Les houthis du Yémen disent avoir ciblé une raffinerie dans le sud de l'Arabie saoudite 
Cette photo prise le 24 novembre 2020 montre un silo endommagé sur le site pétrolier de Saudi Aramco, dans la ville de Djeddah, sur la mer Rouge, en Arabie saoudite. Les rebelles houthis du Yémen avaient lancé une attaque au missile contre le site le 23 novembre, provoquant une explosion et un incendie dans un réservoir de carburant, selon des responsables. ©Fayez Nureldine / AFP

Les houthis du Yémen, soutenus par l'Iran, ont dit avoir lancé mardi une attaque de drones contre une raffinerie de pétrole dans le sud de l'Arabie saoudite, alors qu'ils intensifient leurs opérations contre Riyad, a rapporté un de leurs médias.

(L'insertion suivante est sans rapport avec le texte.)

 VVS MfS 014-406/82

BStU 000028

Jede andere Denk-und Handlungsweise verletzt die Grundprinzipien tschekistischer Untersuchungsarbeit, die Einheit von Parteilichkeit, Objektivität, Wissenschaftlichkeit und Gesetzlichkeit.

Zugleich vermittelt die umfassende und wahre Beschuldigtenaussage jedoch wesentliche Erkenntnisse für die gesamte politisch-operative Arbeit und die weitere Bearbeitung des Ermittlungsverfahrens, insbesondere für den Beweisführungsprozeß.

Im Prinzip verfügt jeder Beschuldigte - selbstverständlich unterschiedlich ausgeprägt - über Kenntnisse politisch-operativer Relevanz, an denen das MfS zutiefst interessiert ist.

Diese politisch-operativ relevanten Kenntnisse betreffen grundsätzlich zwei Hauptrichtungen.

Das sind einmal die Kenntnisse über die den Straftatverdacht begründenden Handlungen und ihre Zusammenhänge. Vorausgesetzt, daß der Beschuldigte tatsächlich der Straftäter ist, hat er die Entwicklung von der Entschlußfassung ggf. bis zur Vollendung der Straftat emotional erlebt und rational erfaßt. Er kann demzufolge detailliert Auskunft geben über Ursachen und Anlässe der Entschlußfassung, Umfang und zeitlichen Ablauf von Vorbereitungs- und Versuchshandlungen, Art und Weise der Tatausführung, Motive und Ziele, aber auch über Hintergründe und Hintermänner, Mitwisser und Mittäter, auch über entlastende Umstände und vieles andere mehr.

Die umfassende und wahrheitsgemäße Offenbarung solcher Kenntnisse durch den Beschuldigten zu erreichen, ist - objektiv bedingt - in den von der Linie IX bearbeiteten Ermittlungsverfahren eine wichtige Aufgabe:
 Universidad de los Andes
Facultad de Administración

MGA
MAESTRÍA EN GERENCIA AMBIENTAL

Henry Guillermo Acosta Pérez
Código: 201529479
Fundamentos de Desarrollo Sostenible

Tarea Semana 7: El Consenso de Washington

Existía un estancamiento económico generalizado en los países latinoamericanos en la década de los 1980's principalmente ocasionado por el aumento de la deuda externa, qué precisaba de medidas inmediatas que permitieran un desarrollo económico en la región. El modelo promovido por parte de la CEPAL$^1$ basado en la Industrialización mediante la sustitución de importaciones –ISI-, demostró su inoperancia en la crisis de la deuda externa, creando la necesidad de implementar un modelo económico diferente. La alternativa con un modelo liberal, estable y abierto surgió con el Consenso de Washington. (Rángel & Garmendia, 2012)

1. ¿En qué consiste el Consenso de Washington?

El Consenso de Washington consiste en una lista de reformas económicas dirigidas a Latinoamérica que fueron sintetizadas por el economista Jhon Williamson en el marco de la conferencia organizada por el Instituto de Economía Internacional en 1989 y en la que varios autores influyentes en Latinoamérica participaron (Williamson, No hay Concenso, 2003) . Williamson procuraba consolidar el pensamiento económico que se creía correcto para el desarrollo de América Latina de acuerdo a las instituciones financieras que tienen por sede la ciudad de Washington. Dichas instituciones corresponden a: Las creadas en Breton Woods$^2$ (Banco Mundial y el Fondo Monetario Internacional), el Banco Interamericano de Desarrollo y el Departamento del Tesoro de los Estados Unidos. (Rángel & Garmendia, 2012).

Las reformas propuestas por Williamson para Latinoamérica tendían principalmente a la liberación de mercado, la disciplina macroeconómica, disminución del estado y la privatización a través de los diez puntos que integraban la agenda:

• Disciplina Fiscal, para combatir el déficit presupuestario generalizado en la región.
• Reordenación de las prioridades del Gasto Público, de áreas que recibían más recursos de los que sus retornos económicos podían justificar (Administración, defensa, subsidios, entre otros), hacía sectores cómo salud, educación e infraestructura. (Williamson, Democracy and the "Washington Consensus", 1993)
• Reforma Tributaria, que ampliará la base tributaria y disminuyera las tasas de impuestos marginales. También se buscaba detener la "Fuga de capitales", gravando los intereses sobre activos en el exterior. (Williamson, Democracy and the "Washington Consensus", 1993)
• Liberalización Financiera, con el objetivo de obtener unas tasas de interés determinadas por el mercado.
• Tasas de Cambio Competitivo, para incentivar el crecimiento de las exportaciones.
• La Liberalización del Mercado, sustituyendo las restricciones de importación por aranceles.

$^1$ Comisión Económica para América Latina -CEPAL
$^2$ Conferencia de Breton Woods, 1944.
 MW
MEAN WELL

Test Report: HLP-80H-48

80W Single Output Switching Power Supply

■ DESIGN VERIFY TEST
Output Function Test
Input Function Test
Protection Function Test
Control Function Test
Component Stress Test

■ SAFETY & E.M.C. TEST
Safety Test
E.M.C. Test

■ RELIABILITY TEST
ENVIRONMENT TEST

Les Houthis «ont ciblé la raffinerie d'Aramco», géant pétrolier saoudien à Jazan, sur la côte de la mer Rouge, «avec plusieurs drones» a indiqué l'agence de presse des Houthis, Saba, citant une source militaire, affirmant qu'il s'agissait d'une riposte à des «violations de l'espace aérien» au Yémen.

Les Houthis avaient déjà annoncé une frappe la semaine dernière contre cette raffinerie.

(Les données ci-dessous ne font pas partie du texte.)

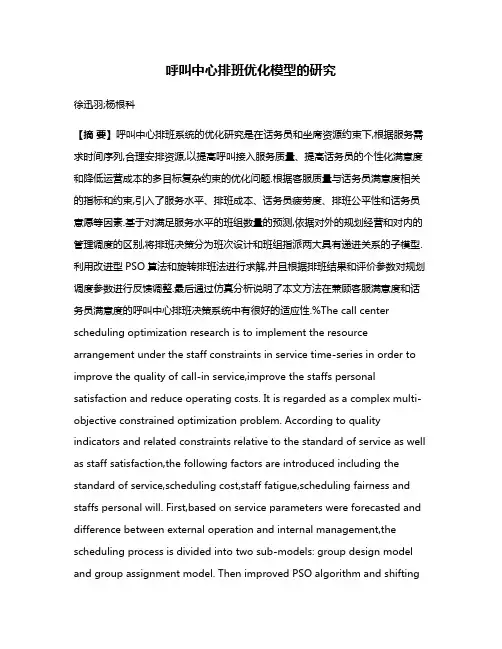 呼叫中心排班优化模型的研究

徐迅羽;杨根科

【摘 要】呼叫中心排班系统的优化研究是在话务员和坐席资源约束下,根据服务需求时间序列,合理安排资源,以提高呼叫接入服务质量、提高话务员的个性化满意度和降低运营成本的多目标复杂约束的优化问题.根据客服质量与话务员满意度相关的指标和约束,引入了服务水平、排班成本、话务员疲劳度、排班公平性和话务员意愿等因素.基于对满足服务水平的班组数量的预测,依据对外的规划经营和对内的管理调度的区别,将排班决策分为班次设计和班组指派两大具有递进关系的子模型.利用改进型 PSO 算法和旋转排班法进行求解,并且根据排班结果和评价参数对规划调度参数进行反馈调整.最后通过仿真分析说明了本文方法在兼顾客服满意度和话务员满意度的呼叫中心排班决策系统中有很好的适应性.%The call center scheduling optimization research is to implement the resource arrangement under the staff constraints in service time-series in order to improve the quality of call-in service,improve the staffs personal satisfaction and reduce operating costs. It is regarded as a complex multi-objective constrained optimization problem. According to quality indicators and related constraints relative to the standard of service as well as staff satisfaction,the following factors are introduced including the standard of service,scheduling cost,staff fatigue,scheduling fairness and staffs personal will. First,based on service parameters were forecasted and difference between external operation and internal management,the scheduling process is divided into two sub-models: group design model and group assignment model. Then improved PSO algorithm and shifting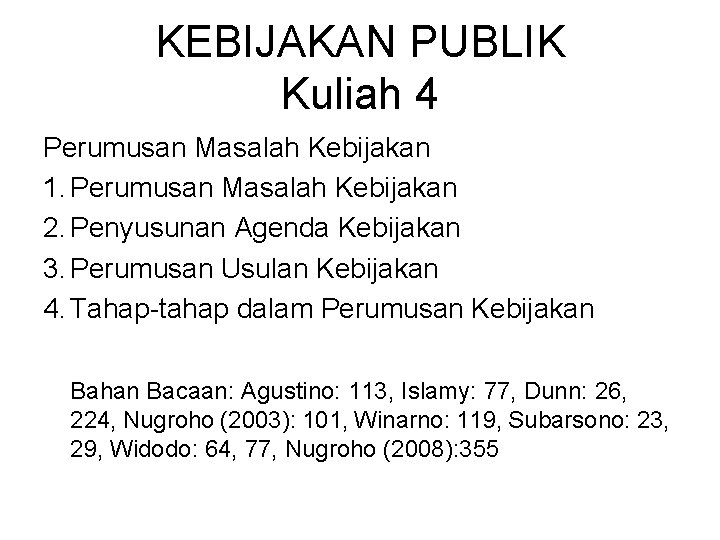 KEBIJAKAN PUBLIK
Kuliah 4

Perumusan Masalah Kebijakan
1. Perumusan Masalah Kebijakan
2. Penyusunan Agenda Kebijakan
3. Perumusan Usulan Kebijakan
4. Tahap-tahap dalam Perumusan Kebijakan

Bahan Bacaan: Agustino: 113, Islamy: 77, Dunn: 26, 224, Nugroho (2003): 101, Winarno: 119, Subarsono: 23, 29, Widodo: 64, 77, Nugroho (2008):355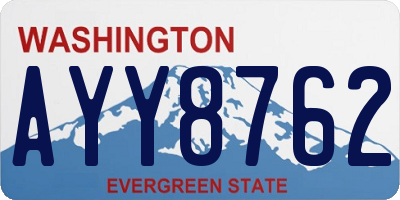 WASHINGTON
AYY8762
EVERGREEN STATE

Le mois dernier, la trêve conclue en 2022 entre les Houthis et le gouvernement yéménite, soutenu par Riyad, a volé en éclats, nouvelle étape de l'embrasement régional consécutif à la guerre entre les États-Unis et l'Iran.

Le conflit a été relancé après des frappes attribuées à Riyad contre l'aéroport de Sanaa, contrôlé par les Houthis, où l'Iran avait envoyé un avion transportant une délégation houthie sans solliciter d'autorisation du royaume, qui contrôle l'espace aérien yéménite.

Les Houthis ont depuis frappé à plusieurs reprises des infrastructures et des navires saoudiens, après avoir annoncé un blocus contre la flotte du royaume en mer Rouge, devenue un passage vital pour le transport d'hydrocarbures depuis que le détroit d'Ormuz, de l'autre côté de la péninsule arabique, est verrouillé par l'Iran.

Sur le terrain yéménite, les Houthis avaient lancé le 6 août leurs offensives les plus meurtrières depuis des années, tuant 58 membres des forces gouvernementales, principalement dans la province de Marib, au centre du pays.

L'ONU s'est dit «profondément inquiet» après les frappes mardi.

«De telles attaques risquent d'entraîner davantage le Yémen dans la confrontation régionale plus large, au moment où la région est déjà soumise à une pression intense et où les échanges commerciaux et les flux énergétiques régionaux sont soumis à de fortes tensions», a déclaré le porte-parole du secrétaire général de l'ONU, Antonio Guterres.

La guerre, débutée en 2014 a fait des centaines de milliers de morts et plongé le pays, le plus pauvre de la péninsule arabique, dans une grave crise humanitaire.